The Muse
The Muse works in mysterious ways. I have been in New Zealand for two weeks. Sea Star Studio is up and running and it has been amazing spending time with my daughter Katey, granddaughter Arielle, son-in-law Fraser and new friends and kindred spirits.
Night before last I was doing my usual late night online recce and my friend Jim popped up on my FB site chatting about his trip to America. I told him to check out the new studio web site, http://www.seatsrtarstudio.com. As we chatted he suddenly said he had seen one of the images in a dream on the wall of his friend in British Columbia. he wanted to buy it then and there and he did! What a loving gesture, he bought this for his friend and I will send it to her. I called forth my muse and when she came, my uncle, a mystical astronomer/ astrologer steeped in myths identified her as an existing muse called Urania.
Here are some of her attributes:
rania (play /jʊˈreɪniə/; Greek: Οὐρανία; which stems from the Greek word for ‘heavenly’ or ‘of heaven’) was, in Greek mythology, the muse of astronomy. Some accounts list her as the mother of the musician Linus. She is usually depicted with a globe in her left hand. She is able to foretell the future by the arrangement of the stars. She is often associated with Universal Love and the Holy Spirit.

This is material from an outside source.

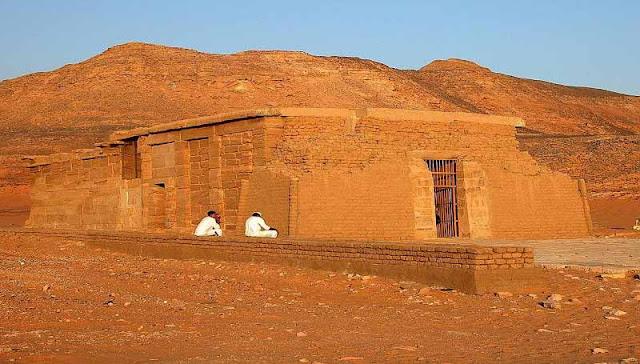 Amada Temple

Urania dresses in a cloak embroidered with stars and keeps her eyes and attention focused on the Heavens. Those who are most concerned with philosophy and the heavens are dearest to her.
Urania, o’er her star-bespangled lyre,
With touch of majesty diffused her soul;
A thousand tones, that in the breast inspire,
Exalted feelings, o er the wires’gan roll—
How at the call of Jove the mist unfurled,
And o’er the swelling vault—the glowing sky,
The new-born stars hung out their lamps on high,
And rolled their mighty orbs to music’s sweetest sound.
—From An Ode To Music by James G. Percival
During the Renaissance, Urania began to be considered the Muse for Christian poets. In the invocation to Book 7 of John Milton’s epic poem Paradise Lost, the poet invokes Urania to aid his narration of the creation of the cosmos, though he cautions that it is “[t]he meaning, not the name I call” (7.5).
Muse magazine features Urania as one of the characters in the “Kokopelli and Co.” comic strip by Larry Gonick published in each issue of the magazine. She is the only original muse who remains among the “new muses” featured in the magazine.
Born of Zeus & Memory. Mother of Linus. Muse of Science, Precision, Music, Eternal Wisdom, Metaphysics & Inspired Knowledge. The wings are associated with Mercury & Air, the two birds of different colors, Fire & Water. Heart Sol Leo Fire.
http://www.mlahanas.de/Greeks/Mythology/Urania.html
The really cool thing I thought was the two bids of differing color and fire and water. I do share her interests!